Cette nouvelle école primaire qui a été inaugurée le vendredi dernier en présence du ministre de l’Enseignement pre-universitaire, des membres du gouvernement et des autorités éducatives de la commune de Dixinn comprend 18 salles, une bibliothèque, des bureaux, une cantine scolaire et d’autres commodités. Au lieu de verser facilement dans des critiques, l’on devrait plutôt reconnaître que c’est un grand soulagement pour tous les enfants de Dixinn qui étaient soit privés de leur droit fondamental à l’éducation soit contraints de parcourir de longues distances pour se rendre à l’école avec tous les risques liés à leur mobilité.
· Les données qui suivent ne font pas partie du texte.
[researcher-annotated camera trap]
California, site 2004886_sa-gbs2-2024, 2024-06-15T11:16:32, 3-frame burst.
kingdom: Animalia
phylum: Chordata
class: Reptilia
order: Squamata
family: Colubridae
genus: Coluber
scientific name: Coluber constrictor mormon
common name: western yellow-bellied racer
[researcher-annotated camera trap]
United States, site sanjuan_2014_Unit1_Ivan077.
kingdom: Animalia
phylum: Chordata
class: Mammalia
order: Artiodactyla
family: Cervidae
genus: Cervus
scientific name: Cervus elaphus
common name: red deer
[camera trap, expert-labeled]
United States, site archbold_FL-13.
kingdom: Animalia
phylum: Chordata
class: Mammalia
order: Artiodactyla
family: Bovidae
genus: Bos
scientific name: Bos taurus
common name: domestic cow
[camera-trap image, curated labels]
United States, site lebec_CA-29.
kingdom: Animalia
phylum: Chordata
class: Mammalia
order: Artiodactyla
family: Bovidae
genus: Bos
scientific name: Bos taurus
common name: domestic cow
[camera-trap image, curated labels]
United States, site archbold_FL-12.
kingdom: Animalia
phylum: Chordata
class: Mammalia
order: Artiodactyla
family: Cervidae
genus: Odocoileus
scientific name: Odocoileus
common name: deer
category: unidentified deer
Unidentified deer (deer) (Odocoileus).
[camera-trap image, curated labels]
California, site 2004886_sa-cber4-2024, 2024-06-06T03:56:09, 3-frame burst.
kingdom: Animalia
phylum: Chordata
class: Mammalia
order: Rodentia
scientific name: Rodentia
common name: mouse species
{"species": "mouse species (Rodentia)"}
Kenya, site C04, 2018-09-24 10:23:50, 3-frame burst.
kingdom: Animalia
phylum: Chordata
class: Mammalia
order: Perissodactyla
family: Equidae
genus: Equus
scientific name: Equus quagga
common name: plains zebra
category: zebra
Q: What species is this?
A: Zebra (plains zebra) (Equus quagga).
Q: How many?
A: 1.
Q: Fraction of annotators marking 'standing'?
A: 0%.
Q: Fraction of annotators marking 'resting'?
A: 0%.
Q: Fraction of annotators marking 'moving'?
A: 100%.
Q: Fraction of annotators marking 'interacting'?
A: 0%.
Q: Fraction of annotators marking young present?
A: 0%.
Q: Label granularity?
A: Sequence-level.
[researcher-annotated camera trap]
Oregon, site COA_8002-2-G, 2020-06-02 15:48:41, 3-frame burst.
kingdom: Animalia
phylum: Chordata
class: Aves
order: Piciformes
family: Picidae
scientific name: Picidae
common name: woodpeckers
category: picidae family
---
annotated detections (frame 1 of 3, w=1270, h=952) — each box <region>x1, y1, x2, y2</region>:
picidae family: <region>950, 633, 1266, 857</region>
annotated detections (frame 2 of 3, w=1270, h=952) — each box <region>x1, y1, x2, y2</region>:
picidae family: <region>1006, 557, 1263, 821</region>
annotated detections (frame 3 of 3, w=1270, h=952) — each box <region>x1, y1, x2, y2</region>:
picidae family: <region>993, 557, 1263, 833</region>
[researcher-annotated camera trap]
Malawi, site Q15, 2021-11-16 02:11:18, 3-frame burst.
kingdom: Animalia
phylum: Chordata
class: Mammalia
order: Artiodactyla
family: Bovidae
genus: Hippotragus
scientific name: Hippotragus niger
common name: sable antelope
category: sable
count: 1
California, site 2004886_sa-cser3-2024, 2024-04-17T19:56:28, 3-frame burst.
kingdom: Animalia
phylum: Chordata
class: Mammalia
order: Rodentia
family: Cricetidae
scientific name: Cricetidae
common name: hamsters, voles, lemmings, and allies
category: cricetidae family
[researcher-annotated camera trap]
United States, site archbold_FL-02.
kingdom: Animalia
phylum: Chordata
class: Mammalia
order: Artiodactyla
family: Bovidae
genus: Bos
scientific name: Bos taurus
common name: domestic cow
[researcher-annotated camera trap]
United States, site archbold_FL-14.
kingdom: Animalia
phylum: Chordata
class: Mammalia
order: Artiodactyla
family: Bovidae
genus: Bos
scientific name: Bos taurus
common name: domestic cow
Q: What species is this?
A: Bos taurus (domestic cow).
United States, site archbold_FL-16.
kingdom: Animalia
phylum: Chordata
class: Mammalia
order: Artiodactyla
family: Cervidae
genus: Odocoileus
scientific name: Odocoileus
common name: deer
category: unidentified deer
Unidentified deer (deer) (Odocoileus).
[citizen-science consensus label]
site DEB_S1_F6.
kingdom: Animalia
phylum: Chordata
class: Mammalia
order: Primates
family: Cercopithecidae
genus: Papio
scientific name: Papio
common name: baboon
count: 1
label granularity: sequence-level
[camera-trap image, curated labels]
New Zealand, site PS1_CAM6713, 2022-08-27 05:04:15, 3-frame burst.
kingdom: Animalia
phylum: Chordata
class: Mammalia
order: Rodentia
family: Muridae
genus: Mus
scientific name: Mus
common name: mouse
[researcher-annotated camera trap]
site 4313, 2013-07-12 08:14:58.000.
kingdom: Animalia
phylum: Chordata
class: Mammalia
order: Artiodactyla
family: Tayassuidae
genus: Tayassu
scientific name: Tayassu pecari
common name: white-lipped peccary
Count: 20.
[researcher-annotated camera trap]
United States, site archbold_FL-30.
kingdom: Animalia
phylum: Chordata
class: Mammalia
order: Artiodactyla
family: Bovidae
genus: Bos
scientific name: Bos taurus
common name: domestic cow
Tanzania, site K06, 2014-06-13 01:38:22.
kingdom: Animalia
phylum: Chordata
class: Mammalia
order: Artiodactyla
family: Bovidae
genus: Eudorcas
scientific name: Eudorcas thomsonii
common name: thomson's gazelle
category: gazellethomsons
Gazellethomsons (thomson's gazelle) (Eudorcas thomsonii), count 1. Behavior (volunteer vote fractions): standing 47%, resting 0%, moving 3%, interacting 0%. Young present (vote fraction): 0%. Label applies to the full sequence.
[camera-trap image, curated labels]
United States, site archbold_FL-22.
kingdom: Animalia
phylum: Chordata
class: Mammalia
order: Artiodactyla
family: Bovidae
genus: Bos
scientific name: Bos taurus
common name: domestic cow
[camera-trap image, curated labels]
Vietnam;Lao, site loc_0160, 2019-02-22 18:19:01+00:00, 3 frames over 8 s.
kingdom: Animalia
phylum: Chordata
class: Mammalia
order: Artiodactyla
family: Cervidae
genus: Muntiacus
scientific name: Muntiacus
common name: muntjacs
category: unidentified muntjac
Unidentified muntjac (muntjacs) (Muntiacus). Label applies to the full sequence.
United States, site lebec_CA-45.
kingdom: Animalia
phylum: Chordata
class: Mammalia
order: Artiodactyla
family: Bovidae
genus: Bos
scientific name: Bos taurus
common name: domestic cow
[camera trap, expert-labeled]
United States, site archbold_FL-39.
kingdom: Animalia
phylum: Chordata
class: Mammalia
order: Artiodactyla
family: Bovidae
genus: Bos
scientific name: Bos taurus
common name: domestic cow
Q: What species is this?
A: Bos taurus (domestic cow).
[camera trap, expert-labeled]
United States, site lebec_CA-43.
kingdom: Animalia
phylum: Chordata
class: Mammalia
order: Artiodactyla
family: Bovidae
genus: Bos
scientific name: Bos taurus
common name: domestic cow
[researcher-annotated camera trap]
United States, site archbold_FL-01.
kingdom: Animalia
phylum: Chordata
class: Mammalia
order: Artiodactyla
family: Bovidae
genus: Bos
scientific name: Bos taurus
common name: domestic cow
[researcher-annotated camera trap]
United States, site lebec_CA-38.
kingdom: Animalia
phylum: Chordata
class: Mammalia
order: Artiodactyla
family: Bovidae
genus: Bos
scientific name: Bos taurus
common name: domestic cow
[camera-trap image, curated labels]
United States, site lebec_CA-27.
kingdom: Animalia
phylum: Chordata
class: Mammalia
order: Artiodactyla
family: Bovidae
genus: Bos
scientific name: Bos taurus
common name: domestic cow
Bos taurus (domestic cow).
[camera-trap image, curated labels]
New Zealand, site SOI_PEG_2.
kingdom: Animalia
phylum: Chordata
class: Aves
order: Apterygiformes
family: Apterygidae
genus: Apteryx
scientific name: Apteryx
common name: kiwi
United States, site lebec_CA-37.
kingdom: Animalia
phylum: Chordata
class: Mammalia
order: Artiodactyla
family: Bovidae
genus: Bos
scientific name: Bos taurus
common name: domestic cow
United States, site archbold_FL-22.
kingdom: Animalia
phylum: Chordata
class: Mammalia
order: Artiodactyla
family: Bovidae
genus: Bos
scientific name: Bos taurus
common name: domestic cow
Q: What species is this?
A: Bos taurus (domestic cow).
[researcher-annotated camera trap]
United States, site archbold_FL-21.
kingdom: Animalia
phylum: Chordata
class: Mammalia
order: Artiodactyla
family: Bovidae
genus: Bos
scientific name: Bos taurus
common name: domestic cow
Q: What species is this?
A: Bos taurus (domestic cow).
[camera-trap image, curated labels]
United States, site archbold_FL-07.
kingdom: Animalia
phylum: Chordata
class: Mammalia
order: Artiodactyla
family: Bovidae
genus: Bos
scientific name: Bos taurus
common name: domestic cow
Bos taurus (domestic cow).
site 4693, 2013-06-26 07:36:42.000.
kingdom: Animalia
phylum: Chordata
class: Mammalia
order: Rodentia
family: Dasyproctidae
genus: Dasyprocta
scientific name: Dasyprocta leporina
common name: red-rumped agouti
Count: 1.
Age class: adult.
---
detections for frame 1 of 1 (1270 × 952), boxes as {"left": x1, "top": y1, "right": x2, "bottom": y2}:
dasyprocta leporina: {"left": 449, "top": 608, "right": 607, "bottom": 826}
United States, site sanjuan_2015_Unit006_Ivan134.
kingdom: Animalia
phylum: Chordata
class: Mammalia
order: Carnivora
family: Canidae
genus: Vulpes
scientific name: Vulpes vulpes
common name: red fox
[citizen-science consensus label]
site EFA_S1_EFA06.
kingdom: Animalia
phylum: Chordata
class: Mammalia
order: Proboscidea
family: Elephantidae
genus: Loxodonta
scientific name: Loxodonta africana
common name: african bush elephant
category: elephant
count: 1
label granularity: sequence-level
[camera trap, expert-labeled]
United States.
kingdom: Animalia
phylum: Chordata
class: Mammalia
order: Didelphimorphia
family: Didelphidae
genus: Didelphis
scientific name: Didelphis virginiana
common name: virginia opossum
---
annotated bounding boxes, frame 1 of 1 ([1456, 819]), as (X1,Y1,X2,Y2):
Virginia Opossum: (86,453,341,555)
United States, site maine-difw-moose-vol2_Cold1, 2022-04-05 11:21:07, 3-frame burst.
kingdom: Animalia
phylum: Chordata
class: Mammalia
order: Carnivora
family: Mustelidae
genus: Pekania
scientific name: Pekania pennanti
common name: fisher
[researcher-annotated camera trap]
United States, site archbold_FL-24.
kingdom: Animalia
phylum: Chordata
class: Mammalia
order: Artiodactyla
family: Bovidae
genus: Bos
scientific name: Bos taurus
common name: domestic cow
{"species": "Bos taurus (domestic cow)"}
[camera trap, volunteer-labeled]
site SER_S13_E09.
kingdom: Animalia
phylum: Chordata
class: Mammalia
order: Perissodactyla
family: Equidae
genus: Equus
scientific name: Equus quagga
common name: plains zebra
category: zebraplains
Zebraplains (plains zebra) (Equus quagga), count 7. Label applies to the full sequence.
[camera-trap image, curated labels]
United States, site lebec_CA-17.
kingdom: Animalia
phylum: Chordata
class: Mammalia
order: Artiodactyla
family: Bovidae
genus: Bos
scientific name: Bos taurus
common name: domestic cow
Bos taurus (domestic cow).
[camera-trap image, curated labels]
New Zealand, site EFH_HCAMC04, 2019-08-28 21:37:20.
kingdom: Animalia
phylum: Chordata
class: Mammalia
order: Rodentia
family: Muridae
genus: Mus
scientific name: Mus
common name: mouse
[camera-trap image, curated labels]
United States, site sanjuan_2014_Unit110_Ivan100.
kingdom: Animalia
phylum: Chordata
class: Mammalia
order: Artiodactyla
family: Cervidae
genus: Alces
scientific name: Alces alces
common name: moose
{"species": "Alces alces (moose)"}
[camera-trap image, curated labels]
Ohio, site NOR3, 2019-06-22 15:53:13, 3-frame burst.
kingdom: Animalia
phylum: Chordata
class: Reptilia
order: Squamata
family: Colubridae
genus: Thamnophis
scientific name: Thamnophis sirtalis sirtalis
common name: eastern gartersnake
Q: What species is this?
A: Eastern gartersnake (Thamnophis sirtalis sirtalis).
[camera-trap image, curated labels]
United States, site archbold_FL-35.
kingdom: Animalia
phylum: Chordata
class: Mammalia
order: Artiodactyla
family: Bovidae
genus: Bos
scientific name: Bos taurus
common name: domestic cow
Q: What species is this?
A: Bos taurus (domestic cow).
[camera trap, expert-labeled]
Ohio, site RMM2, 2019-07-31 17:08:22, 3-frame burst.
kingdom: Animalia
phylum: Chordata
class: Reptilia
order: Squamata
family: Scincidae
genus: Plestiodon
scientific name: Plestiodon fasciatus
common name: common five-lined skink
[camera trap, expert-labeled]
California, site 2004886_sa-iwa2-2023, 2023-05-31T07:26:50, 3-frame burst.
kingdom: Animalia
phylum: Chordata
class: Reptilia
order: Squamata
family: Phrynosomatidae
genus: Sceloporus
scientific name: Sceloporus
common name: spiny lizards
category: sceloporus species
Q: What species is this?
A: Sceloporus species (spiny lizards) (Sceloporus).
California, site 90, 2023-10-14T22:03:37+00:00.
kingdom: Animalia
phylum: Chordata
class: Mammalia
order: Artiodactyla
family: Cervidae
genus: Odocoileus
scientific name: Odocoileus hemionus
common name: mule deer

Cet autre acte posé par le colonel-président Mamadi Doumbouya et son gouvernement s’inscrit dans le cadre de la nécessaire réconciliation nationale et de la réhabilitation de toutes celles et de tous ceux qui se sont battus pour l’indépendance de la Guinée. Sékou Touré, Saifoulaye Diallo, Lansana Béavogui, Barry Diawadou, Keita Fodeba, Barry III, Lansana Diané, Naby Youla, Amara Soumah, M’balia Camara et Hadja Mafori Bangoura font incontestablement partie de ce cette catégorie-là. Après 64 ans d’indépendance, les Guinéens n’ont plus le droit de se diviser sur leur passé. Il est grand temps pour eux de taire leurs divergences et de construire ensemble quelque chose de solide et de durable pour que les générations futures puissent s’épanouir dans la paix, la convivialité et l’amour de son prochain.Le train de la refondation de l’État ne s’arrêtera pas, le colonel-président Mamadi Doumbouya, ses compagnons du CNRD et de son gouvernement constituent une chance pour la Guinée profitons-en. Avançons et aimons-nous dans la paix et dans la vie.